● **Exercise goal**:
In the passage on exchange bias, what is the main sign of the anisotropy created at the interface between an antiferromagnetic and a ferromagnetic material?

For example: Exchange Bias in Ferromagnetic-Antiferromagnetic Bilayers
Magnetic thin films and multilayers are of much scientific and technological interest. From the technological point of view, they form part of a large number of devices such as sensors or recording media. From the scientific point of view, surface and interface effects can dominate over bulk effects, leading to a large variety of new properties, sometimes radically different from those of the bulk. These new properties can sometimes be tuned to satisfy specific technological needs. One property, which due to its important role in many new devices, has triggered a significant interest in thin film systems in recent years, is exchange bias [1-4]. Briefly, when materials with ferromagnetic (FM) - antiferromagnetic (AFM) interfaces are cooled through the transition temperature of the AFM, Néel temperature (TN), a new anisotropy is induced in the FM. Exchange bias is one of the phenomena associated with the exchange anisotropy created at the interface between an AFM and a FM material. The primary manifestation of this anisotropy is a shift of the hysteresis loop in the field axis (see Fig. 1) [1-4].
Fig. 1 Schematic hysteresis loop for a AFM/FM system after field cooling from above TN.
[1] J. Nogués and I.K. Schuller, J. Magn. Magn. Mater. 192, 203 (1999).
[2] A.E. Berkowitz, K. Takano, J. Magn. Magn. Mater. 200, 552 (1999).
[3] R.L. Stamps, J. Phys. D: Appl. Phys. 33, R247 (2000).
[4] M. Kiwi, J. Magn. Magn. Mater. 234, 584 (2001).

● **Collected data**:
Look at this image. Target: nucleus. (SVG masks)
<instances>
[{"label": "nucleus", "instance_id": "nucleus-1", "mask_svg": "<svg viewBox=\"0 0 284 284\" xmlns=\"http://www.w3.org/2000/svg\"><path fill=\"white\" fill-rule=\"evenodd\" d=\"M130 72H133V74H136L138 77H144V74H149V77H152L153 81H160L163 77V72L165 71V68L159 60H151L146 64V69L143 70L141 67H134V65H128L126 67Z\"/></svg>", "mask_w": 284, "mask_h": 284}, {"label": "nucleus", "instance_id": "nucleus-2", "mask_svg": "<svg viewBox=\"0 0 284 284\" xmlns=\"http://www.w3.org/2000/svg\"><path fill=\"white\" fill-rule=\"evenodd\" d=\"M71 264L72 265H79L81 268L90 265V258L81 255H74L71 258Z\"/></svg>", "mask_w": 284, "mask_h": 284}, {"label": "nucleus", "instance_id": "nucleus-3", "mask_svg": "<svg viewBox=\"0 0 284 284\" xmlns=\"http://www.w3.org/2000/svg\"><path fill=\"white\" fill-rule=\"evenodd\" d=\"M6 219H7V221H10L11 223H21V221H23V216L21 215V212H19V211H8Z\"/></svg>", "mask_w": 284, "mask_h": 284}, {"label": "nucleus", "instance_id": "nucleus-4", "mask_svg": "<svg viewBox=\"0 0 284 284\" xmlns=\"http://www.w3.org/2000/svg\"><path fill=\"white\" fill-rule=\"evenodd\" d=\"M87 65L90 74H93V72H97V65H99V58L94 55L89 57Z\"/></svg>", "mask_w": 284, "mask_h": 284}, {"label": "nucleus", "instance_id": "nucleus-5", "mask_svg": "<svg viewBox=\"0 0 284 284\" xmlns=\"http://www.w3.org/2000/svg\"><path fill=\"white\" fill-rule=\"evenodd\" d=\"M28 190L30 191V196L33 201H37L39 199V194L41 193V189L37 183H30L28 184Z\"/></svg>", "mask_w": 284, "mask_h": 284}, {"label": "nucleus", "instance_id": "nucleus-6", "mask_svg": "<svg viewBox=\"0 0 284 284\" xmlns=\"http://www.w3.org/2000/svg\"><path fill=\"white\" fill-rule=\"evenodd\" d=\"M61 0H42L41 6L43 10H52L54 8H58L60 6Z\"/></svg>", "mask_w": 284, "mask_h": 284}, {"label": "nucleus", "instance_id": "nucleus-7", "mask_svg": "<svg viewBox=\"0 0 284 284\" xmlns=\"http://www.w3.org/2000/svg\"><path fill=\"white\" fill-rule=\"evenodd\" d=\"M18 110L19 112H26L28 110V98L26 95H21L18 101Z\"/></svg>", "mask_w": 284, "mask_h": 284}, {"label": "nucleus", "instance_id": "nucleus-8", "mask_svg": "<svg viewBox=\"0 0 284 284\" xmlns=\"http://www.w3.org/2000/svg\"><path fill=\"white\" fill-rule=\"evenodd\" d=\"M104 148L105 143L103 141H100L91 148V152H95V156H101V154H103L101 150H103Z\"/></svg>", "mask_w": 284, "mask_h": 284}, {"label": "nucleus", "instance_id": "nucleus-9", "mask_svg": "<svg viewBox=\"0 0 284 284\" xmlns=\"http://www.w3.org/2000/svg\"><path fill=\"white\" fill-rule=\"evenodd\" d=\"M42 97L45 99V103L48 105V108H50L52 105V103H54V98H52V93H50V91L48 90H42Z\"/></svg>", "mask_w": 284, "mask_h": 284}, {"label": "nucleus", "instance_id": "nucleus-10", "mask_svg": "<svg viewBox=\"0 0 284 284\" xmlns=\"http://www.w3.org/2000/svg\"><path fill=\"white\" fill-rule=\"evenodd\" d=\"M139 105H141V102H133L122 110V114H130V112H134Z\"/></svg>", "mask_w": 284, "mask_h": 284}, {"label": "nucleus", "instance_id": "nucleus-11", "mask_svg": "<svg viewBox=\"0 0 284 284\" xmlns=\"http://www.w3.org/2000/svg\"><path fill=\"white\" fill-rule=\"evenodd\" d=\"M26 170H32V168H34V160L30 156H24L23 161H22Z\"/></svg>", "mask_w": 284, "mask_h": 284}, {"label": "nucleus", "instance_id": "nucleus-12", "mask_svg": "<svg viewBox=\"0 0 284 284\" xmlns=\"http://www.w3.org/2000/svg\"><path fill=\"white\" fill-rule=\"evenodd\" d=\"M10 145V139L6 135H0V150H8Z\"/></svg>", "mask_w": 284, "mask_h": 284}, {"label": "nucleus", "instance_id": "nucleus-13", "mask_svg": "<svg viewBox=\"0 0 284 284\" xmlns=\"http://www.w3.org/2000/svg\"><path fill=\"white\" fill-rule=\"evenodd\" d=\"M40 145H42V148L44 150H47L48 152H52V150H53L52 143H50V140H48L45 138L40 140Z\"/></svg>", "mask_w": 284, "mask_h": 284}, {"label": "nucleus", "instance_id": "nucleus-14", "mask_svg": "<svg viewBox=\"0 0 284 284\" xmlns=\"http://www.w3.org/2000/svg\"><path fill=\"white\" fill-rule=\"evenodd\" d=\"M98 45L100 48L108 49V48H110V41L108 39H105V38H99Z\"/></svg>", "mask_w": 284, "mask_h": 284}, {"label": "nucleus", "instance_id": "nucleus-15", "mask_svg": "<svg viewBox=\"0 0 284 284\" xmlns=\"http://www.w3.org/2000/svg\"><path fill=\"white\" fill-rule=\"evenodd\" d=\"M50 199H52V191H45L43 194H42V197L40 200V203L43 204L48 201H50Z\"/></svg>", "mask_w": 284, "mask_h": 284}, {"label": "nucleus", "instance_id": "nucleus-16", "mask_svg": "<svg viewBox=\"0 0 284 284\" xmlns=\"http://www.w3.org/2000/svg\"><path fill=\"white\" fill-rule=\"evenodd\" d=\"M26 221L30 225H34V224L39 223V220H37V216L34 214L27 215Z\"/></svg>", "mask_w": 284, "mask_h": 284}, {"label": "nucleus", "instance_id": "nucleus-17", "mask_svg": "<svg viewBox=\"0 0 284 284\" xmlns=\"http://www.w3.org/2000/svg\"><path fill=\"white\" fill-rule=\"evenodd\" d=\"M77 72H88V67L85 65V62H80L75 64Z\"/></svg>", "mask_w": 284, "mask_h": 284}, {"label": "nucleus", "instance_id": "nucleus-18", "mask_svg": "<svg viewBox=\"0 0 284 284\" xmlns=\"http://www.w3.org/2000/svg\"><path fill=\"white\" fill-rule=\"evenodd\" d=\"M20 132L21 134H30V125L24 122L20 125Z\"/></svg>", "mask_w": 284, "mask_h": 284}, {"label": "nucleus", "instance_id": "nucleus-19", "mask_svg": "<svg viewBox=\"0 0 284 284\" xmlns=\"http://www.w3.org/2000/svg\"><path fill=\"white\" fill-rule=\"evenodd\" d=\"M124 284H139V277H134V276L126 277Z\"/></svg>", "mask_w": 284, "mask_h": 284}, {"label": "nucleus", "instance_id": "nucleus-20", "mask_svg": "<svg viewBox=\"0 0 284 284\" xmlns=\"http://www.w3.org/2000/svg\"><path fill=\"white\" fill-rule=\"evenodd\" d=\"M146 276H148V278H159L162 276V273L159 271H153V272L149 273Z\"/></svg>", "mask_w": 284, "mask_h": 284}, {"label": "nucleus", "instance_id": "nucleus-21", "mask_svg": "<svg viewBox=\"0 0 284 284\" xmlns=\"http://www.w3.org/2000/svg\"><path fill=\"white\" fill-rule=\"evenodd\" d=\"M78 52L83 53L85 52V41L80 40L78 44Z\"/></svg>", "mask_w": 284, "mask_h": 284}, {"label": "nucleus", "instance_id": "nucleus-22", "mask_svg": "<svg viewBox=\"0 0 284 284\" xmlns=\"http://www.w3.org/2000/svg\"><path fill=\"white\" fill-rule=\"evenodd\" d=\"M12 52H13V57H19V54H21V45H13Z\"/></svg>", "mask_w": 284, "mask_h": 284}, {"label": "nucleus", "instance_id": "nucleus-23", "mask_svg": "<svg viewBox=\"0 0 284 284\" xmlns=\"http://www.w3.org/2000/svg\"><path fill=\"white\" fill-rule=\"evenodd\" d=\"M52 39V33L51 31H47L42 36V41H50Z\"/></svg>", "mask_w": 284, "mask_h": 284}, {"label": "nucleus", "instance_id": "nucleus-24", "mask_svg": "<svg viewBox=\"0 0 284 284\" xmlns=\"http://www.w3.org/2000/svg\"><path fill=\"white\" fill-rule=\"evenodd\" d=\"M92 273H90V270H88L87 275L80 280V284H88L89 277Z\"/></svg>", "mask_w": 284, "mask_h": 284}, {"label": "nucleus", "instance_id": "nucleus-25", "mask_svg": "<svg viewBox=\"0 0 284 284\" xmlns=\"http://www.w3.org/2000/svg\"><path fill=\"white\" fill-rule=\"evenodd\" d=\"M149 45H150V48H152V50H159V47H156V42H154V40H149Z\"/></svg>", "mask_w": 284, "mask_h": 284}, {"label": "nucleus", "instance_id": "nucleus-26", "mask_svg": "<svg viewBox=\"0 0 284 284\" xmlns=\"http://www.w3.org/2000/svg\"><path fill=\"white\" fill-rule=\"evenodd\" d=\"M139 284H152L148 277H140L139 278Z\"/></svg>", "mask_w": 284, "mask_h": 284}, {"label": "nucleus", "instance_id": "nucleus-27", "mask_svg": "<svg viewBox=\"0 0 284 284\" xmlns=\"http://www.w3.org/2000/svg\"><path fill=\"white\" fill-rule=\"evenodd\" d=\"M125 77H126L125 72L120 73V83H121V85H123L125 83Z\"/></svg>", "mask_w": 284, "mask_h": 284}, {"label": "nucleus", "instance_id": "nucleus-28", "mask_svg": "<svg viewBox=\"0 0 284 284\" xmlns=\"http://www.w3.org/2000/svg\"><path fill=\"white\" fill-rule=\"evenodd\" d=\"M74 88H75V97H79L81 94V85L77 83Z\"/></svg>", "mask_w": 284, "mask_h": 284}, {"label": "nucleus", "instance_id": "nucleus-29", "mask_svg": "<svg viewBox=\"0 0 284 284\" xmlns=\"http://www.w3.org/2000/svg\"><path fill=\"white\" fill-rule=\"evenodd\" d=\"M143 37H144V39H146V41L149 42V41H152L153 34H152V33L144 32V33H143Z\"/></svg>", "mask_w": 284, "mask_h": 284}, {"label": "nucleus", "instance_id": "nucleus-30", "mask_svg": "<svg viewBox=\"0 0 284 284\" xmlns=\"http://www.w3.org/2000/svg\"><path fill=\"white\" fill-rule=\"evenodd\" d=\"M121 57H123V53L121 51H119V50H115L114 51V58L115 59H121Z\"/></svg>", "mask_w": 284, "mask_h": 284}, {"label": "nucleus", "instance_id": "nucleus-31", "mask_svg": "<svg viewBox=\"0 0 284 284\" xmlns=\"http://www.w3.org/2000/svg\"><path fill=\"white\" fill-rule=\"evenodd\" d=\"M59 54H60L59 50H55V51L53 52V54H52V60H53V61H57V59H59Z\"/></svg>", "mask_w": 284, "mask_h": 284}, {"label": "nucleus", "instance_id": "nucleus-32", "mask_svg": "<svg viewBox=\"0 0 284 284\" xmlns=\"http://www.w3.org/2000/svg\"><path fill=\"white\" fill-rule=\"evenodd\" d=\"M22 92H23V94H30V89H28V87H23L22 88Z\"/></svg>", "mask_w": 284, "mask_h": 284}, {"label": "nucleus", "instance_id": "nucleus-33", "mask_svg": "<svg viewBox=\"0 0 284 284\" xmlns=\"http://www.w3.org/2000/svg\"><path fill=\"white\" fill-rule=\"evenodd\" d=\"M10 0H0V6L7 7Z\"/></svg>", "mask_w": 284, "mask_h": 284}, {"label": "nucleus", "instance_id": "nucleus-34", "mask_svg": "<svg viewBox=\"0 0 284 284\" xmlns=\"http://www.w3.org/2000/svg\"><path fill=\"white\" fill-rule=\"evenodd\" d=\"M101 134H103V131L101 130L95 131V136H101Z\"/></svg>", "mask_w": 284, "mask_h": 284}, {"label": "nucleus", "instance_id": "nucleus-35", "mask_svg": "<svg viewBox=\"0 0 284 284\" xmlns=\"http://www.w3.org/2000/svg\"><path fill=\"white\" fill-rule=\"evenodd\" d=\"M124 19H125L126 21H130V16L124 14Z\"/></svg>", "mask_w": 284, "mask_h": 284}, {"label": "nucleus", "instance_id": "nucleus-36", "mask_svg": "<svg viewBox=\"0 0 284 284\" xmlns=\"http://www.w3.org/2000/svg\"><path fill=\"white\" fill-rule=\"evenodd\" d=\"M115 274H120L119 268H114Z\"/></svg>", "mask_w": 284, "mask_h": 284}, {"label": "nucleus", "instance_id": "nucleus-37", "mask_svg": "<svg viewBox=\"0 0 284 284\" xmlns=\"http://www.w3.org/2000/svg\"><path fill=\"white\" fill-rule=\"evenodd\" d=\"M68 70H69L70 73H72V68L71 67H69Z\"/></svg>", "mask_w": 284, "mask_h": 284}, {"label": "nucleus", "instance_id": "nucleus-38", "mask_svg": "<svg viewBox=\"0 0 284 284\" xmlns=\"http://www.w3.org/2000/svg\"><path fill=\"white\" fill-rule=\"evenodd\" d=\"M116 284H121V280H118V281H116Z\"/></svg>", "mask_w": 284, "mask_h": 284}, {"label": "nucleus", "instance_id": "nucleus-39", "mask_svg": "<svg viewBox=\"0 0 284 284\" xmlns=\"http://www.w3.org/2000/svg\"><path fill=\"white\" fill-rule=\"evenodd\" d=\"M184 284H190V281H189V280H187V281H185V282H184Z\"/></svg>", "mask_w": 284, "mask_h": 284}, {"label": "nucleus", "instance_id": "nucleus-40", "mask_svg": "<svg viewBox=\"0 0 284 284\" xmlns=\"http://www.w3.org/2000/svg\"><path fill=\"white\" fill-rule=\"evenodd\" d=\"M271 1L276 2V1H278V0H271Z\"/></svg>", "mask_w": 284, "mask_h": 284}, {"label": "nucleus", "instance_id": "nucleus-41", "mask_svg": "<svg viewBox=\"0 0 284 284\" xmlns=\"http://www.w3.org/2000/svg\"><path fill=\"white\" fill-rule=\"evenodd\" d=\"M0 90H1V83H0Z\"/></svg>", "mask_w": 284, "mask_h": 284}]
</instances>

● **Exercise response**:
A shift of the hysteresis loop along the field axis.